The fine old Hanseatic red-brick town of Rostock and its neighboring seaside resort, Warnemunde, are best known as the jumping-off points for Berlin, which is three to five hours away by train (so make sure you have adequate time in port before embarking on a journey to the German capital). Many cruise passengers head straight for Berlin.
But if you've been there before, or if you live in Europe and Berlin is an easy weekend break for you, take time instead to explore Rostock and Warnemunde instead. These fascinating places offer traditional architecture and long-standing maritime traditions.
Warnemunde -- the mouth of the river Warnow -- gets most of the attention, despite being a tiny suburb of Rostock. With a population of 35,000 compared with Rostock's 200,000, Warnemunde is an operational fishing port and an attractive seaside resort with vast dunes and sweeping stretches of sand on each side of the river's mouth. You'll see rows of ancient, timber-framed houses, sleepy squares, modern hotels with spas and boats galore. Ice cream stalls and hundreds of screeching seagulls complete the seaside feel.
Summer is regatta season, and -- in addition to the constant buzz of ferries coming from and going to Denmark, Finland and Sweden -- hundreds of sailing boats may be on the water at any one time. The season peaks with Warnemunde Week each July, when 2,000 sailors gather for seven days of yacht races and nighttime parties.
Medieval Rostock appears even smaller thanks to miles of undulating countryside and forest around the town. The city's merchants made a fast buck on beer and fish exports in the 12th century and -- to facilitate trade and protect their powerful fleet -- were instrumental in the formation of the Hanseatic League, a famous union of rich trading towns in northern Germany. The city later became famous for aircraft manufacture; the Heinkel factory was located at Warnemunde and produced airplanes for the Luftwaffe in the 1930s.
Although some of the city's magnificent, old buildings were destroyed in World War II, you can still see grand marketplaces, bridges, city ramparts and gates. Even newer buildings are designed in the traditional style of red brick and stepped gables. The skyline is dominated by three massive churches, including St. Peter's, which used to be one of the tallest buildings in the world.
Rostock has the distinction of being northern Germany's oldest university town and also has a top school for performing arts. Like many places in Germany, the city brews excellent beer, but its income today is mainly from cruise ship tourism and, to an extent, the manufacturing of ship parts. The lively pedestrian zone of Kropeliner Strasse is lined with shops, restaurants and bakeries and is fun to wander. From there, it's an easy walk to the Cultural History Museum (whose treasures include a splinter from the cross of Christ), Petrikirche (St. Peter's Church), with its observation tower, and Marienkirche (St. Mary's Church), built in 1230 and home to a famous astronomical clock.

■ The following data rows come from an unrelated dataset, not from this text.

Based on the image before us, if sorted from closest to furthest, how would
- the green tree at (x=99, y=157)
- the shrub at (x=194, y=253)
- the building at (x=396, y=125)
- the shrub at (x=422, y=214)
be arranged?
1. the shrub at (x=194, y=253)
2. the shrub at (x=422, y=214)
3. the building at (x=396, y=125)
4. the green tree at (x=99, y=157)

Rostock has a long-standing association with tall ships, and aficionados could time a cruise to coincide with the annual Hanse Sail Rostock in August, when 200 or so square-riggers and other classic sailing boats sail into port for four days of regattas, fireworks and markets. This event draws local sailors, who moor for the festivities, along with hundreds of thousands of visitors.
If you don't go on a tour to Berlin, into Rostock, or into town when docked at Warnemunde, check out Karl's at Pier 7, located at the cruise port. A converted onion warehouse, this rustic souvenir store is decorated with a maritime theme, including seashells, fishing nets and wooden boats. While there, stock up on sea-related knick-knacks and tasteful gifts, ranging from German sausage, wines and liquors to items made from orange Sanddorn berries -- a local specialty. Karl himself owns northern Germany's largest strawberry farm, and, in season, you can feast on the berries for a small fee -- or try the strawberry cakes.
St. Mary's Church: The astronomical clock in Rostock's St. Mary's Church dates to 1472, is amazingly elaborate and still works. It is able to predict the phases of the moon with absolute accuracy and is the oldest remaining piece of its kind.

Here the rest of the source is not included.